Es ist sehr erfreulich, dass Rassismus in der Schweiz offenbar insgesamt rückläufig ist. Über die Gründe will ich nicht spekulieren. Die Angst vor dem Fremden am Arbeitsplatz hängt aber eindeutig mit der realen Abstiegsangst der Arbeitenden zusammen. Diese wird nur abnehmen, wenn der Wohlstand in Zukunft wieder gerechter verteilt wird.
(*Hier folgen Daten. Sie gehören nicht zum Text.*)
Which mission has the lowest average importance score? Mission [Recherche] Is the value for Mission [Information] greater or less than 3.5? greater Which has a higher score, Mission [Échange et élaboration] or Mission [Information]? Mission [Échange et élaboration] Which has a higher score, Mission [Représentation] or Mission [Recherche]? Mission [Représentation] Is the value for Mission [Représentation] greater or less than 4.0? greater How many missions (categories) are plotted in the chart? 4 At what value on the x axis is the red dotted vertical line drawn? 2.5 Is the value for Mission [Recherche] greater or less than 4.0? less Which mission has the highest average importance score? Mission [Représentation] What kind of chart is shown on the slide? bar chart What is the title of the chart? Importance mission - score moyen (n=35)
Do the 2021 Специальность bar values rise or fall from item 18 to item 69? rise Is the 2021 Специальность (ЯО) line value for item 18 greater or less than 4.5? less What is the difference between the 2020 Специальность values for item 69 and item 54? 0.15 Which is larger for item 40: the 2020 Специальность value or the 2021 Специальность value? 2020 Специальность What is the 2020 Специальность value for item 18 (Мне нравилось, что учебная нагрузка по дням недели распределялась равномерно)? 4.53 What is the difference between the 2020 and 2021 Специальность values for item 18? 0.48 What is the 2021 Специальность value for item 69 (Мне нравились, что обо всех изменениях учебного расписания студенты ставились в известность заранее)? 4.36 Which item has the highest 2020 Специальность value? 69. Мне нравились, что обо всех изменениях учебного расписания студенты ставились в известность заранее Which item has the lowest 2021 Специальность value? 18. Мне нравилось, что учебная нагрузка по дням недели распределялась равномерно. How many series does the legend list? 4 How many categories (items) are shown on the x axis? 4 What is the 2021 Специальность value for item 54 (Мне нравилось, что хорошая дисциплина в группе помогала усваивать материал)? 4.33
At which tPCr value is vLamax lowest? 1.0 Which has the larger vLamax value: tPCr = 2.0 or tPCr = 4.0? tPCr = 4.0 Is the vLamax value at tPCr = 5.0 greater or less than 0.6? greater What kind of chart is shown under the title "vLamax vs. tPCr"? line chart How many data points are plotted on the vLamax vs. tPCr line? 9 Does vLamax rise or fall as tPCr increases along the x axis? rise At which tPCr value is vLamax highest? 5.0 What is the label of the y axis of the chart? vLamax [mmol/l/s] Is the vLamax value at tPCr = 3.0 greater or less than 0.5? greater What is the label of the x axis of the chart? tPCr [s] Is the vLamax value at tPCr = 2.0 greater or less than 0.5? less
Die Schweizerische Volkspartei (SVP) hört nicht auf mit ihrem repressiven Rechtspopulismus zum Thema Migrationspolitik und hat vergangenen Sommer bereits die »Asyl-« und die »Völkerrechts-Initiative« angekündigt. Was erwartet uns in der Zukunft?
Die SVP hat sich im Verlauf des letzten Jahres noch einmal erschreckend radikalisiert. Als erste europäische Regierungspartei stellt sie das Asylrecht als solches in Frage und möchte aus der Europäischen Menschenrechtskonvention austreten. Damit verabschiedet sie sich nicht nur von den Werten der Aufklärung, sondern stellt sich auch auf eine Stufe mit rechtsextremen Parteien. Diese Entwicklung ist sehr gefährlich. Im Wahljahr 2015 stehen uns damit sehr schwierige Auseinandersetzungen bevor.